The controversy over a recent neonatal clinical trial of oxygen therapy for premature babies offers two starkly different prescriptions for protecting babies from risky treatments in neonatal intensive care units.
One view, advocated by the federal Office for Human Research Protections and the advocacy group Public Citizen, is to warn their parents that participating in important, well-designed clinical trials is risky. Public Citizen even suggests prohibiting such studies altogether. The OHRP views the trial as one that involved “substantial risks,” because “the level of oxygen being provided to some infants, compared to the level they would have received had they not participated, could increase the risk of brain injury or death.” Public Citizen viewed the study as “highly unethical” because it “exposed 1,316 extremely premature infants to increased risks of either death or retinal damage.” The advocacy group called upon Health and Human Services to apologize to the parents of the babies who were enrolled in this study.
The researchers, the institutional review boards, and the Eunice Kennedy Shriver National Institute of Child Health and Development, which sponsored the study, apparently disagreed.
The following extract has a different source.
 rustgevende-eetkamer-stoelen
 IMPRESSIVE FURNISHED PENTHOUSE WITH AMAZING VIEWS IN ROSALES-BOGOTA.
In designing, reviewing, and conducting the study, they feared that the biggest risk to premature babies was to be treated with potentially toxic doses of oxygen while their doctors did not know which doses were safest. Instead of continuing these potentially risky practices, they decided to study the safety and effectiveness of different levels of oxygen. They didn’t think that the study added any risk to conventional therapy and so did not warn parents of potential risks.
At the outset of the study, reasonable people disagreed about the best dose of oxygen. Some thought that lower doses of oxygen were safer, others thought the higher doses were safer. Before the study was done, babies throughout the United States would get any and all doses within the range of acceptable doses, based upon the untested and therefore unscientific beliefs of their physicians. The study was designed to protect babies from the risks of these unscientific and necessarily idiosyncratic treatment choices.
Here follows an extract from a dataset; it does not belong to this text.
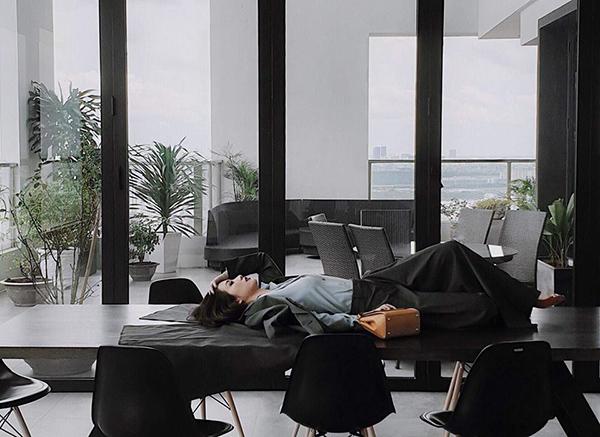Jun Vũ phải nằm trên bàn tạo dáng để phục vụ cho một photoshoot thời trang mới.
So who is right? Was the study riskier than conventional treatment? If so, parents should clearly have been warned of these risks. If not, then no such warning was necessary.
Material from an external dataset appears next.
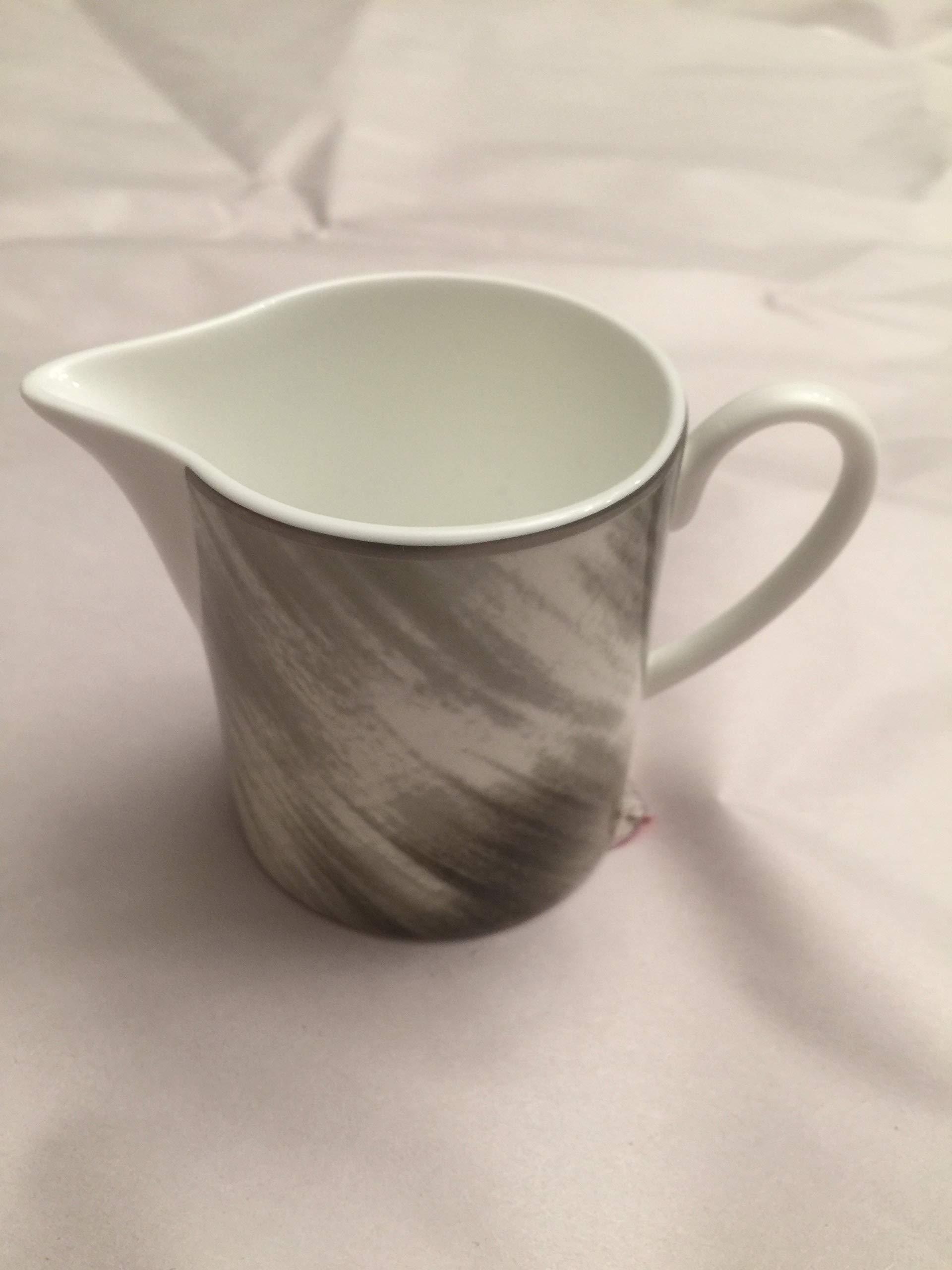Gwyneth Horn Creamer by Lauren (Image #1)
Luckily, for this particular study, we know the answer. That is because the institutions involved collected and published data on all premature babies, not just those in the study. They can be found in two papers, one in The New England Journal of Medicine and one in Pediatrics. The first, published May 2010, reported survival rates and rates of severe eye disease for all outcomes for babies in the randomized trial. The other, published August 23, 2010, reported the same outcomes for all babies in the neonatal research network.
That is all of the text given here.